У меня она сразу принялась исправлять произношение (в моей речи все еще сохранялись некоторые рудименты южнорусского говора), главное, словоупотребление. Я была прилежной ученицей и, один раз выслушав ее замечание насчет, например, употребления глаголов «надеть» и «одеть» или выражений «в отпуске», а не «в отпуску», больше не ошибалась. Ее русский язык был тем классическим московским языком, который в значительной степени утратило уже мое поколение, выросшее в вавилонском столпотворении советской Москвы, а уж на язык моих внуков вовсе не похож.
Сейчас, когда я пишу эти строки, — декабрь, самый темный и противный поэтому месяц года. Елизавета Николаевна тоже его не любила и каждый год 19 декабря, в день зимнего равноденствия, приходила на работу с коробкой шоколада, угощала всех, поздравляя с тем, что день поворачивает на весну. Сколько лет уже нет ее на свете, а я вспоминаю и вспоминаю об этом ее обычае.
Переехав на Юго-Запад, Елизавета Николаевна еще несколько лет ездила оттуда на работу. После семидесятилетия, которое мы отпраздновали в 1960 году, она начала поговаривать об уходе на пенсию. Езда на работу становилась очень утомительной, зрение слабело. Иногда она засыпала днем за своим столом. Довольно вредные молодые сотрудницы (типа Сидоровой и Тигановой) шипели, но я, разумеется, никогда бы не дала ее в обиду. Она ушла на пенсию в 1963 году, когда сама решилась на это.

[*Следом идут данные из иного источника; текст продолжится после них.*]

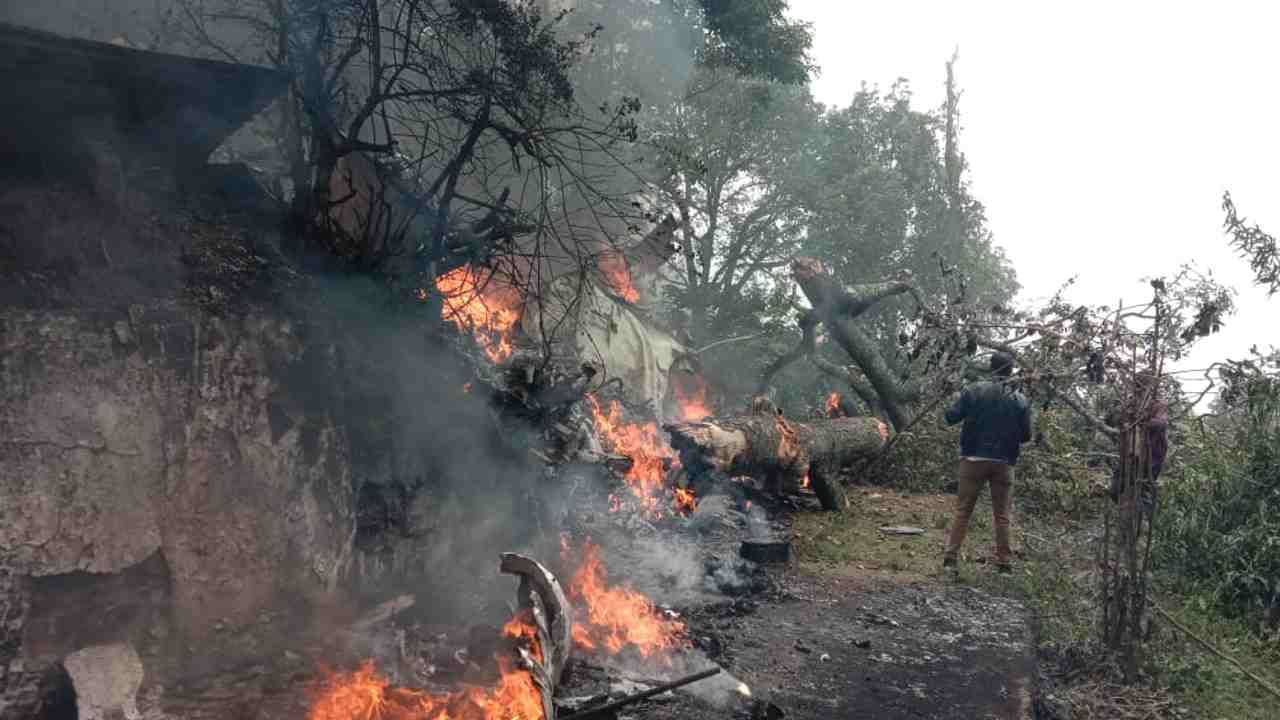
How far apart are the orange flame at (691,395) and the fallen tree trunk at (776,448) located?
16.4 feet

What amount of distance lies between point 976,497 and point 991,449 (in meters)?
0.47

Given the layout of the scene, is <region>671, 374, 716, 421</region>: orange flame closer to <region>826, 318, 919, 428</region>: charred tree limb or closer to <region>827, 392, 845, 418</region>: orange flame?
<region>827, 392, 845, 418</region>: orange flame

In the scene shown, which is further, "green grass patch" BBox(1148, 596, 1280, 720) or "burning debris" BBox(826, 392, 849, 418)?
"burning debris" BBox(826, 392, 849, 418)

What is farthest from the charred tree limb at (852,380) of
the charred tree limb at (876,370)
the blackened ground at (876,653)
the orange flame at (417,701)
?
the orange flame at (417,701)

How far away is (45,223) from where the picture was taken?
→ 4.09 metres

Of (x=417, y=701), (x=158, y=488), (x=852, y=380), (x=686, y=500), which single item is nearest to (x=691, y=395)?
(x=852, y=380)

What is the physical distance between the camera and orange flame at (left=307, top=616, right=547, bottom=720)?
3.93 meters

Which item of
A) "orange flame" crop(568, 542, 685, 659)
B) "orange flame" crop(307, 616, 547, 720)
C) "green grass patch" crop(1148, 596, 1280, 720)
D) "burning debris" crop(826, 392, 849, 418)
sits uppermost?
"burning debris" crop(826, 392, 849, 418)

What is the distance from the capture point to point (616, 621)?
18.1 feet

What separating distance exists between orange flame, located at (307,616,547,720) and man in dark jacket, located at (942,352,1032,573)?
4.78 m

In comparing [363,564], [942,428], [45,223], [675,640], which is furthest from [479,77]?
[942,428]

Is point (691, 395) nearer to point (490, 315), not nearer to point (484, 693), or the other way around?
point (490, 315)

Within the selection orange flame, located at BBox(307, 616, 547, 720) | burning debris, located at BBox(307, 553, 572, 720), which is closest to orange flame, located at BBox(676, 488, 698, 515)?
burning debris, located at BBox(307, 553, 572, 720)

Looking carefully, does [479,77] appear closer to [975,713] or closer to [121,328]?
[121,328]
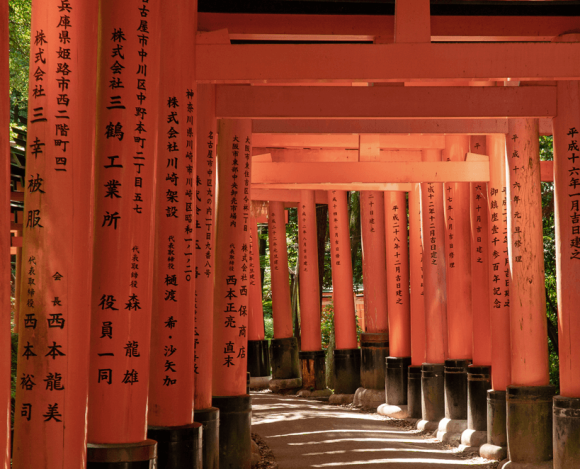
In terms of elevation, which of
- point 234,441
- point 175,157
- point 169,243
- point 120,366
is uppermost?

Первые годы она продолжала работать и дома, но потом глаза почти отказали, и она, как сама мне говорила, не видела больше смысла в жизни. Когда я была у нее в последний раз (не подозревая, конечно, что он последний), она сказала своей племяннице Марине снять со стены и упаковать в подарок мне картину Бялыницкого-Бирули, висевшую у нее над столом (я всегда любовалась ею, особенно когда ее освещало солнце). Когда я запротестовала, она грустно ответила: «Как вы не понимаете, я хочу, чтобы дорогие мне вещи достались дорогим мне людям!» Теперь картина висит над моим креслом, где я провожу свои старые годы.
Умерла Елизавета Николаевна в 1972 году, восьмидесяти двух лет — гораздо моложе, чем я сейчас, но казавшаяся мне бесконечно старой. И этого, что сказали над ее гробом, до сих пор помню выступление Зямы Паперного. Он говорил о том, какой дряхлой она была в последние годы и как тени этой дряхлости не осталось, как только он заговорил с ней об издании записных книжек Чехова в готовившемся тогда собрании сочинений. Тут перед ним снова был ученый во всеоружии своих знаний!